Try it: Transcribe exactly, and only, the lines from the one containing "order: Carnivora" through the last line of the data.
[Data shown Boundary: Start]
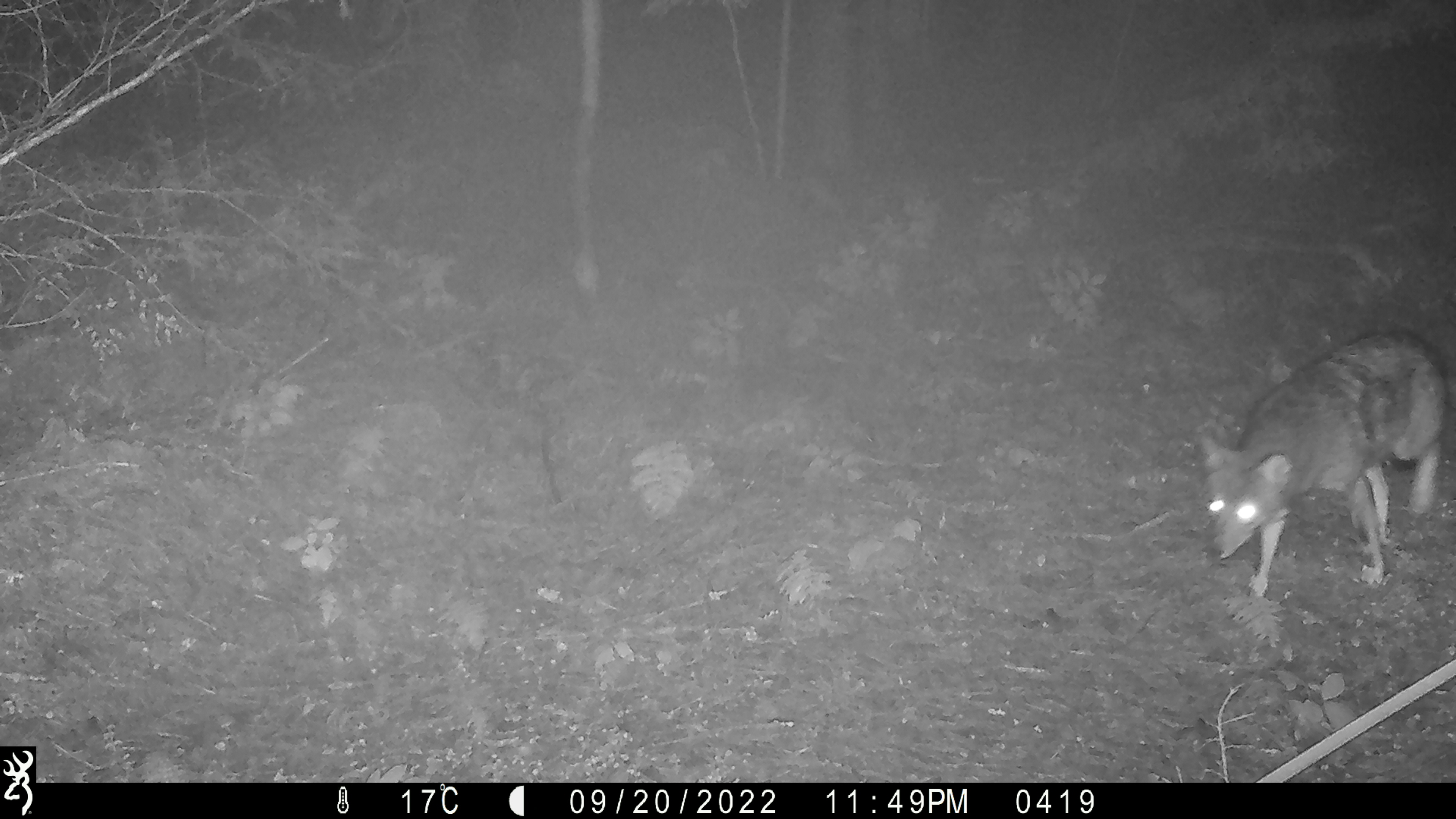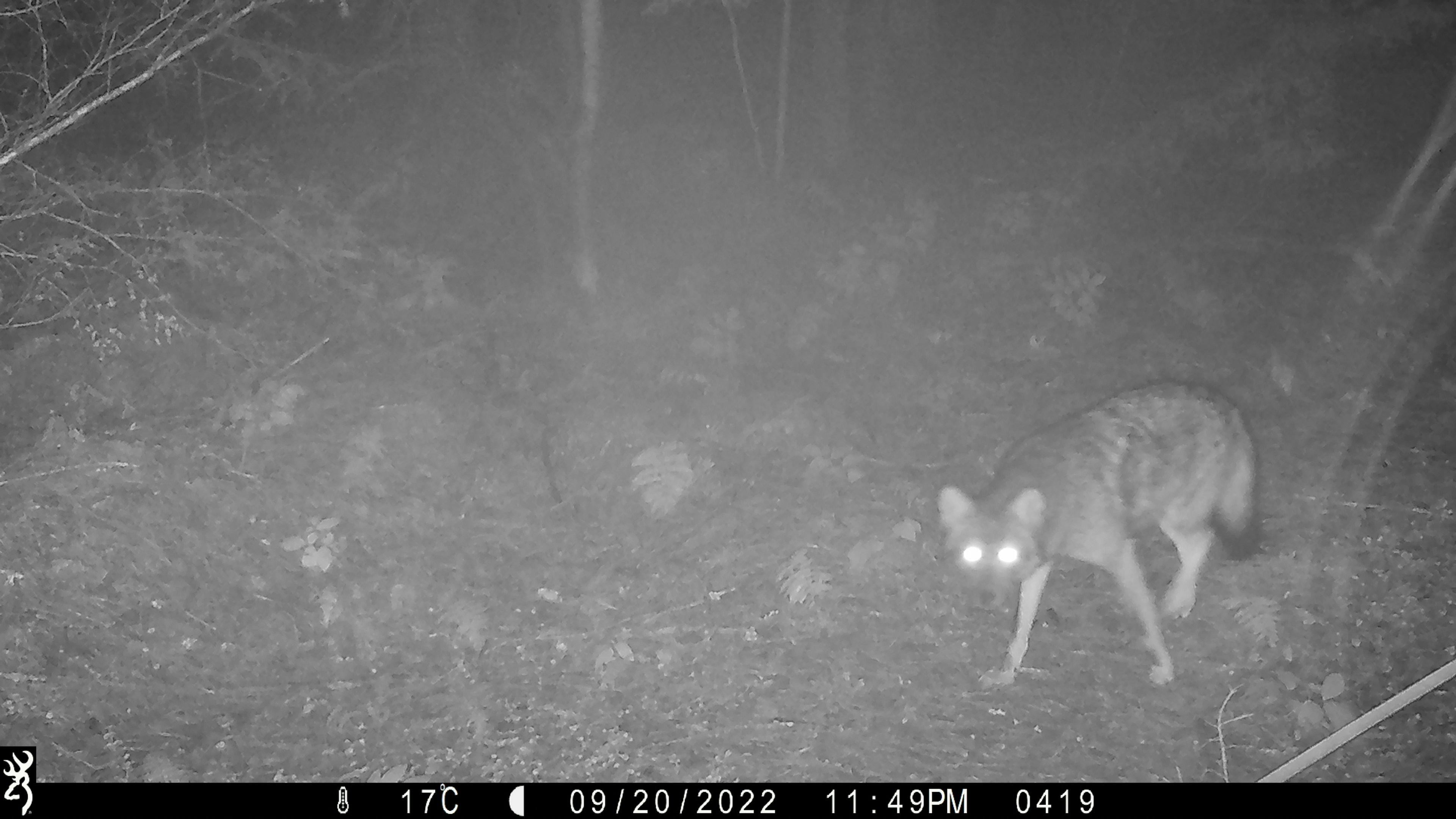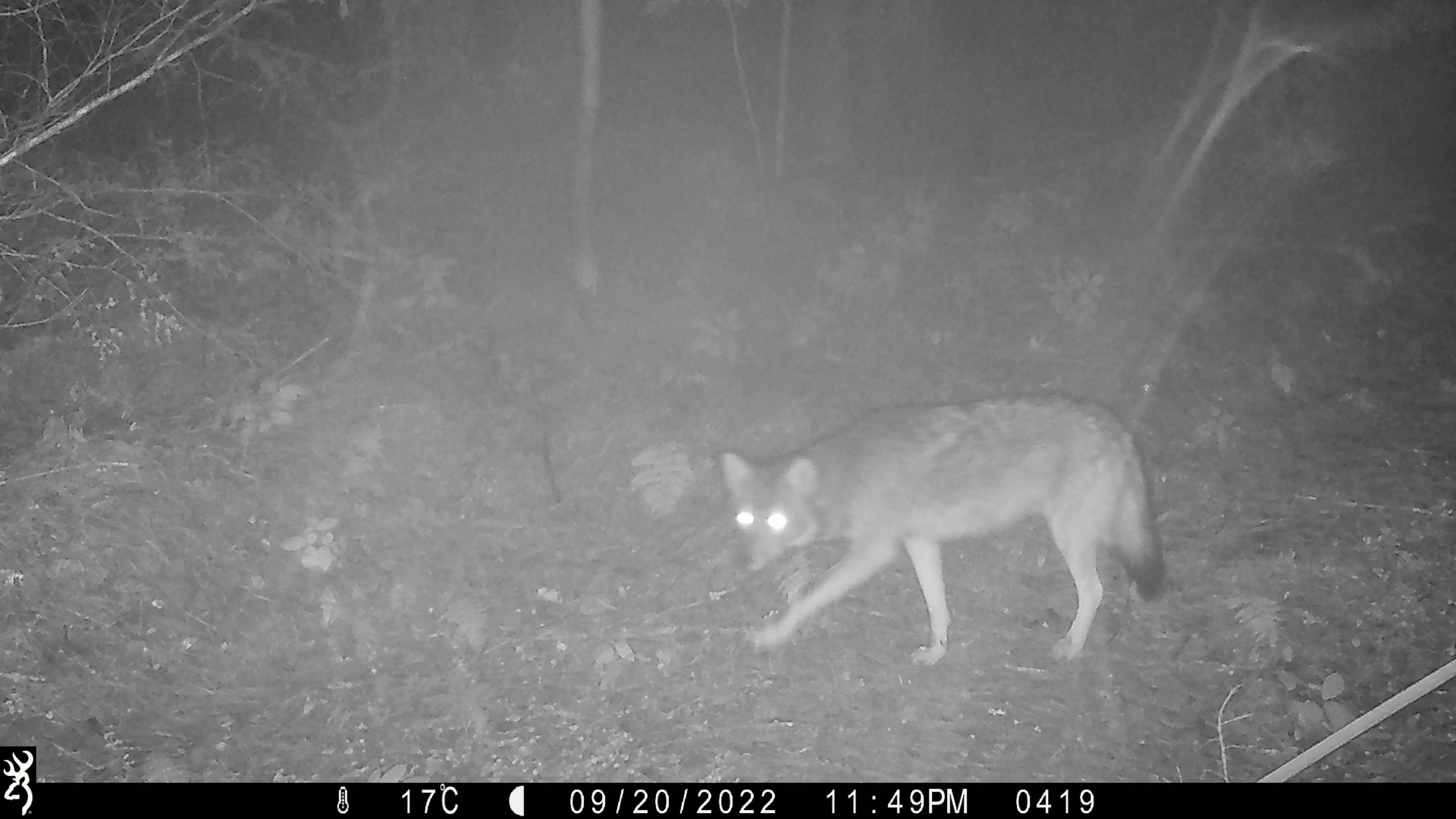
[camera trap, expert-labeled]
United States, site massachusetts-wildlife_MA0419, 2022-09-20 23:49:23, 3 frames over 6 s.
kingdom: Animalia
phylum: Chordata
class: Mammalia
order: Carnivora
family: Canidae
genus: Canis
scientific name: Canis latrans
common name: coyote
[Data shown Boundary: End]
Task solution:
order: Carnivora
family: Canidae
genus: Canis
scientific name: Canis latrans
common name: coyote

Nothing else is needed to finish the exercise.